E aggiungo due prose poetiche di Nico,
su cui vi invito a confrontarci:
ALLA RICERCA DI ME
Oggi
mi sono svegliato… vuoto di me.
Ho
ritrovato le chiavi di casa, il telefonino, gli occhiali, esattamente dove li
avevo lasciati ieri sera, ma di me… nessuna traccia.
Devo
essermi perso, stanotte, nel quartiere malfamato dell’anima che talvolta
frequento, tra grovigli di malinconie che tolgono il respiro e pensieri ladri
che, al buio, tendono agguati per rapinare emozioni che nascondo nelle tasche.
Aspetterò
che il sole sia alto… e andrò a cercarmi.
L’ASSENZA
È
stato scritto che il dolore e lo strazio dell’assenza di persone care misurano
la grandezza e l’intensità dei nostri amori. Perché non la felicità?
Forse
perché felicità ed estasi sono concetti finiti, hanno un massimo e ci riempiono
di attimi intensi da vivere ma circoscritti nei confini del sogno.
Il
dolore - invece - non ha confini: spazia e si trascina oltre il limite di noi e
del tempo.
Il
dolore naviga nell’Oltre, dove l’assenza dell’altro spegne ogni luce e, nel buio
assoluto, i ricordi non sfumano ma, vivi più che mai, graffiano a sangue il
cuore.
A tutti noi i commenti…
E mi preme riportare alcune poesie che
le nostre parole suggeriscono:
In
questo mionostro deserto ciascuno vorrebbe scappare dalla propria stanza d’amore.
Il vero conforto è dentro questo mese, questo giorno, quest’ora in cui l’anima vibra
di breve emozione in una danza acrobatica tra note sparse e preghiera. Ci vuole
speranza e coraggio per camminare e trascinarsi poiché se il mondo a volte
esplode e il suo peso è insostenibile la melodia che arriva da noi può essere
lo sguardo oltre…
E Mariateresa Bari mi scrive: Angela cara, quanti temi ardenti, si è
toccato in queste righe… Così intense da richiedere un Tempo di riflessione. Il
Tempo sacro di una naturale metabolizzazione, per riuscire a staccare i piedi
da terra e guardare le cose dall’alto. A presto. E sempre grazie (“Domenica
24 gennaio 2021: ancora alcuni versi di Giovanni Gastel e Gjeke Marinaj…”)
E ancora, sempre da Mariateresa,
commentando i “Quarant’anni” di due giorni fa:
Angela…
Quanto profondamente conosco queste “bugie”! e, al solito, ho le lacrime agli
occhi! Sono di ieri questi miei versi.
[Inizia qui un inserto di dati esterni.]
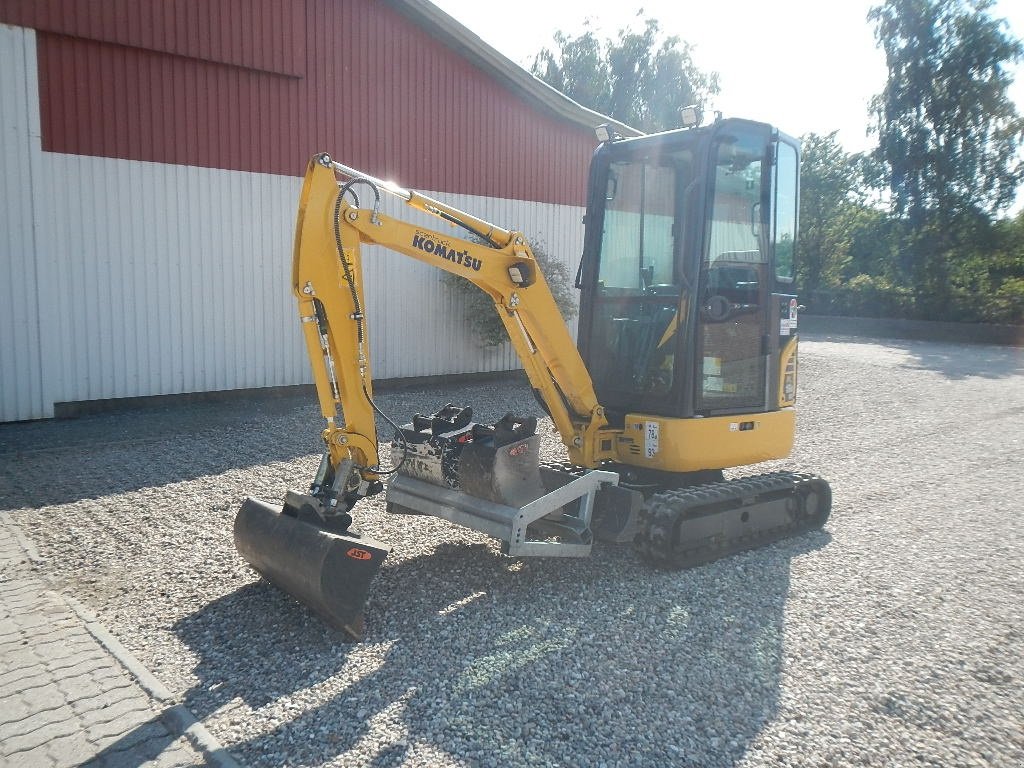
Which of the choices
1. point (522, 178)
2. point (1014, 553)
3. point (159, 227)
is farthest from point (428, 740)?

Te li dono, con una carezza gentile. “Implosione”:
Cos’è questo vento/ che implode dentro/ vado di acqua in acqua masticando./
Torbida e stagnante nel ticchettio/ che confonde l’onda amante/ senza sposa da
accarezzare./ora che urge la tua mancanza/ faccio risvolti segnati dal troppo
sale/ che imbratta i margini del mio cuore/ se più di te non dicono/ e
custodisco farfalle.
Sono due poesie da riprendere e
commentare. Ne vale davvero la pena. Accadrà. Avremo il Tempo giusto per farlo.
Non azzeriamolo nell’attesa. Assaporiamolo, leggendole e facendo tesoro di ogni
parola…
Buon fine settimana e… a martedì. Ciao
Che meraviglia... Un silenzioso abbraccio Angela!